These past days, I was thinking about a thing (I don't know if it was already mentionned in this way) : If the prolonged cooling of the upper atmosphere (stratosphere, mesosphere, thermosphere) has a significant impact, or not, in triggering an "ice age".
The scientists say, by satelites measures, that the cooling began in the early 1980'. The magnetic activity of our sun also began to decrease at the same period. The temperatures of the outer layers of the atmosphere are mostly influenced by the UV rays which fluctuate more or less depending on the sun's activity. Less UV rays lead to a prononced cooling.

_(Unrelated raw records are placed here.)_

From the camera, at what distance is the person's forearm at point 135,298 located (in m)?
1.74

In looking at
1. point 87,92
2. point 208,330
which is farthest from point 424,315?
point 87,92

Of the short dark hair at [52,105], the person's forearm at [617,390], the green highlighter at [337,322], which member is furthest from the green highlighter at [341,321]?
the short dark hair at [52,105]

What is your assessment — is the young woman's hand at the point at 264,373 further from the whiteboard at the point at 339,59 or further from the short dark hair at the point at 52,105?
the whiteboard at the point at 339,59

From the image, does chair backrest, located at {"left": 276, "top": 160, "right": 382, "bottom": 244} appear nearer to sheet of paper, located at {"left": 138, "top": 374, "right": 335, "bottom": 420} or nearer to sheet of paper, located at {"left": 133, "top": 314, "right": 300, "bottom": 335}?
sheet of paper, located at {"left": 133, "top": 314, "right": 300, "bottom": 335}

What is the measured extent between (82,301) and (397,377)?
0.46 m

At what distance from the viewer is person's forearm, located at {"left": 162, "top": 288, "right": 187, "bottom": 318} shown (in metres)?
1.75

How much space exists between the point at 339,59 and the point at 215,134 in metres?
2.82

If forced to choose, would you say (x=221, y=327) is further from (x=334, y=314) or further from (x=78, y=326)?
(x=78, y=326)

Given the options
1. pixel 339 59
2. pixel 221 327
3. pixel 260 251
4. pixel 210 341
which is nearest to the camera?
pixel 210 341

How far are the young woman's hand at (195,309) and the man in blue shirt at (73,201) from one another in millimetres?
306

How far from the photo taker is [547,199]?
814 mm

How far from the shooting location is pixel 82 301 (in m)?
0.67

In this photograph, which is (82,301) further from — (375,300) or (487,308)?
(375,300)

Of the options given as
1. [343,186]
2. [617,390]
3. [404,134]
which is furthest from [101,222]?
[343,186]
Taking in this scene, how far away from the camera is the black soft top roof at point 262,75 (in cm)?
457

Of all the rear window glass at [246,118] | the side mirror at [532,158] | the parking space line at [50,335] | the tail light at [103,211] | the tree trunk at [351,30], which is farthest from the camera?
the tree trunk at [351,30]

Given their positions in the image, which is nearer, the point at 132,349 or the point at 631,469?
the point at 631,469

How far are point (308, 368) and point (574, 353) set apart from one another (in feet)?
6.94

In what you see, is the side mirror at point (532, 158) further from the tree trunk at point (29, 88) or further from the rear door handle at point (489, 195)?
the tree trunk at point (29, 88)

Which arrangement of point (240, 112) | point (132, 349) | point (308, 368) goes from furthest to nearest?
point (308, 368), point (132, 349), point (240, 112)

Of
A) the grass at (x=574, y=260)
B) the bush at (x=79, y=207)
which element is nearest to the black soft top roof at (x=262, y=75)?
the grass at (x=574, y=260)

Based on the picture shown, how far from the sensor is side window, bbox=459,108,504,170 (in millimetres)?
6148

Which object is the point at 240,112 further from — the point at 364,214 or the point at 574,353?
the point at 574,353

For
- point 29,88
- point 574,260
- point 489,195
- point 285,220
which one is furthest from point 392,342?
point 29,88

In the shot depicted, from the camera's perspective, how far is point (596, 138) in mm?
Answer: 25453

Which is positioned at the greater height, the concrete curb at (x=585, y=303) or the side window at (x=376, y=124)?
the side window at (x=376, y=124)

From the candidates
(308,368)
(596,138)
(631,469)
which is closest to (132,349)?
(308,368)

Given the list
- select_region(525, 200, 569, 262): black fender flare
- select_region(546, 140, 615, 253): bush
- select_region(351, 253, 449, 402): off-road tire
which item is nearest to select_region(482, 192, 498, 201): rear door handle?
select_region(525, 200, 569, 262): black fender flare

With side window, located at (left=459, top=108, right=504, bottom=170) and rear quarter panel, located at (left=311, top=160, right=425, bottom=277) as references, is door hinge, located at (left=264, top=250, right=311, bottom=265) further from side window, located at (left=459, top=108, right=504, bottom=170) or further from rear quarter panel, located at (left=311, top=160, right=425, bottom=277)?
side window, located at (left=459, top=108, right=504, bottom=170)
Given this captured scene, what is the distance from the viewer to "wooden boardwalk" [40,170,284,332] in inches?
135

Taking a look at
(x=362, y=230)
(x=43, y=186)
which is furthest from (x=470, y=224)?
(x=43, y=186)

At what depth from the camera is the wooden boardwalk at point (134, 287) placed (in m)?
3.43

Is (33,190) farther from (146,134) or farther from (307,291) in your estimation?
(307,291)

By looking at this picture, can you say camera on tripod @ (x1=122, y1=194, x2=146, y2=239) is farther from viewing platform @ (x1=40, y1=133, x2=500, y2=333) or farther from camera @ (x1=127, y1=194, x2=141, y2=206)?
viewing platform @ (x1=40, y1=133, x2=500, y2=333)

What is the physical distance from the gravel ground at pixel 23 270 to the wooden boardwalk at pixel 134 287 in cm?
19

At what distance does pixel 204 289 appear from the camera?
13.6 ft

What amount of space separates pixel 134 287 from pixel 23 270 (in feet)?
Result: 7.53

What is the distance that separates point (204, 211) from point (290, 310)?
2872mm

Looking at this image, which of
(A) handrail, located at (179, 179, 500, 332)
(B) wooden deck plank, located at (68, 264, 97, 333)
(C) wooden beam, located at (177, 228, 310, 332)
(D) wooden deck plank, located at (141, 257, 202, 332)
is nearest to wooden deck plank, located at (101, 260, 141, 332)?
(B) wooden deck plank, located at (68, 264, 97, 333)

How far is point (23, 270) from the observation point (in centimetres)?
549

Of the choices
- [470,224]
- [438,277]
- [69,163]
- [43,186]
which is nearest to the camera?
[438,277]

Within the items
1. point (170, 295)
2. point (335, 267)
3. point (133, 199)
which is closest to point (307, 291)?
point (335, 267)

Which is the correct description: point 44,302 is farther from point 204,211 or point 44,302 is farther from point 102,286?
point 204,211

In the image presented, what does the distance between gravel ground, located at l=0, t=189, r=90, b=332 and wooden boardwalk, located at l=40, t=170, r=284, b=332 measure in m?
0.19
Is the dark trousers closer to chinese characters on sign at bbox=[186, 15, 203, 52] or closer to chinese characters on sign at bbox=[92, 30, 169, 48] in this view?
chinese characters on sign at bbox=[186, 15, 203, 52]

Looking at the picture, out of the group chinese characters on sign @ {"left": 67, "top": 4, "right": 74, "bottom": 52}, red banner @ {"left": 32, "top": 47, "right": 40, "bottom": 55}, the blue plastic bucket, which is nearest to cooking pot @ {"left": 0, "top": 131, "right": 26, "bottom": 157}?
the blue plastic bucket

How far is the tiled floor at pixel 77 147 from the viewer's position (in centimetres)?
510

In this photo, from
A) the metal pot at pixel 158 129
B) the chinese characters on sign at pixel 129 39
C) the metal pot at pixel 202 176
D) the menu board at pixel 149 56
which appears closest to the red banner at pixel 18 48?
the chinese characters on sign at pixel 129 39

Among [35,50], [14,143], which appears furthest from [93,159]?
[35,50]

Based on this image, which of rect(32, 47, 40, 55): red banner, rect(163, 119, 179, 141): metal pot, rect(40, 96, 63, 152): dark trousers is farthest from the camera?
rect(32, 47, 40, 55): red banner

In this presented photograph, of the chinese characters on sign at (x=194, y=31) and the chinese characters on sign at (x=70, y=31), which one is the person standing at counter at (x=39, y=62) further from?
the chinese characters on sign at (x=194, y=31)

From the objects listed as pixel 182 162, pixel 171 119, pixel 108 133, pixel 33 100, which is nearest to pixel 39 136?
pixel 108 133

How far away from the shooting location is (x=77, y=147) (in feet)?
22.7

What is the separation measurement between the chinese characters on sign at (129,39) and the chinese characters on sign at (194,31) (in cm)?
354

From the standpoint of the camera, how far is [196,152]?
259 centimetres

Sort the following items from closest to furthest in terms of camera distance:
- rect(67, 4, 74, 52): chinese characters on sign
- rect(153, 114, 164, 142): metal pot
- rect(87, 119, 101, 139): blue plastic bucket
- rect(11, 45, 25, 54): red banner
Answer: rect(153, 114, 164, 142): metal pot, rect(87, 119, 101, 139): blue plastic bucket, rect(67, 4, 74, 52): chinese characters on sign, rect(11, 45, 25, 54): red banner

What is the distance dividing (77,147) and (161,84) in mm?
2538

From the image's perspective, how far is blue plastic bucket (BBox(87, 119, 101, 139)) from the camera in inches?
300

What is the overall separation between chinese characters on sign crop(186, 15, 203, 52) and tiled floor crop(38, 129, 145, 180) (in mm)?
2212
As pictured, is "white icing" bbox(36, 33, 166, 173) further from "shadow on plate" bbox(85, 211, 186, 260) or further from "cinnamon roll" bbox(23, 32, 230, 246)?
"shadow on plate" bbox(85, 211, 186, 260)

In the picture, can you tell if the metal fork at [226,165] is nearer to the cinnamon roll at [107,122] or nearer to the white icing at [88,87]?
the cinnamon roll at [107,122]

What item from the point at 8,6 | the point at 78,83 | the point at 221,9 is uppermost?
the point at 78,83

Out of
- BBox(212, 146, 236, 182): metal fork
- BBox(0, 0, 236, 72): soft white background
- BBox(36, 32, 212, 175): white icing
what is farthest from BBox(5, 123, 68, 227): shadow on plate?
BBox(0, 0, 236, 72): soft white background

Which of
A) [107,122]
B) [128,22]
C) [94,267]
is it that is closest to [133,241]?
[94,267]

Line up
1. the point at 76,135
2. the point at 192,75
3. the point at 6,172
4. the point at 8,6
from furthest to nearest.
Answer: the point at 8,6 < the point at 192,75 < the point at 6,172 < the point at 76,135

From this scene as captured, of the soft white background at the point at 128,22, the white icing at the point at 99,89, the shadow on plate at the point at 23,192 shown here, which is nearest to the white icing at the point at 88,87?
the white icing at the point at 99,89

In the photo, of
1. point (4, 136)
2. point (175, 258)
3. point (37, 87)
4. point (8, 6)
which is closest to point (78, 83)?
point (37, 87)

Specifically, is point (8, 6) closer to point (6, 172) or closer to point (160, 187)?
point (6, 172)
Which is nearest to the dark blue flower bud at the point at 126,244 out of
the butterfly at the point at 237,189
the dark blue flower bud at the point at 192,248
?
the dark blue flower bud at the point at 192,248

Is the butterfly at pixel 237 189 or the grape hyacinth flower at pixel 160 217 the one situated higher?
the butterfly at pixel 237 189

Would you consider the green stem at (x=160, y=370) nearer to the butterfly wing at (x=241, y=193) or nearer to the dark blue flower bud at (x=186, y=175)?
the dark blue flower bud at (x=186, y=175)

There are more and more mesospheric clouds, and it seems to be the same thing for stratospheric clouds. We actually know that cometary dust plays an important role in the formation of mesospheric clouds. The temperature and the water vapor are the main factors for clouds formation. This past years, the water vapor has increase a little in the lower troposphere but has stagneted or even decreased in the upper atmopshere. So, the temperature must also be a main factor for the formation of such clouds by increasing the relative humidity/reducing saturated vapor pressure.
The amount of ozone in the stratosphere has also started to decease strongly since the 80s at all latitudes (except maybe in the equator where the ozone is mainly formed). Chlorofluorocarbons have certainly an impact (They destroy the ozone). (I think the C's have also spoken about this and said it was premeditated). Basically the stratosphere warms because of the interaction of ozone and UV radiations. Less uv rays because of a decrease in solar activity may mean less exothermic interactions with ozone therefore less heat and a cooling (which is increased by the impact of the Chlorofluorocarbons).
This cooling can enhance the formation of stratospheric clouds. This kind of clouds can also lead to releasing reactions of chloric acid which in turn destroys ozone to. It's like a vicious circle. At the end we have a cooling, less ozone and more energetics UV rays, which are not filtered and have an impact on dna, which reache the ground.
What follows seems quite interesting for me :
The upper atmosphere becoming denser because of cooling. And scientists have noticed that the troposphere tends to decrease, due to cooling of the upper atmosphere, which exert on it a higher pressure. This means that the cooling reaches an area considered as the upper troposphere. And I believe this can be observed objectively by the increasing of the number of condensation trails and their persistence since the end of the 90'. (Some people ans scientists say it is also at this time that global temperatures have begun to stagnate or decrease.)
One other thing that i have found in a book says :
One thing seems likely: the rapid growth of the differences between the troposphere and the upper layers can not proceed beyond a certain limit, as indicated by the laws of thermodynamics. An inversion can occur and even brutally.
So, after some research, I came to think that the increase in temperature differences between the different layers of the atmosphere, conditioned by solar activity, could take an important part in the triggering of a short or long "ice age" by increasing certain atmospheric phenomena through continuous and sudden cooling of the lower atmosphere. (Here I do not take into account celestials phenomena which can be off course related to all this).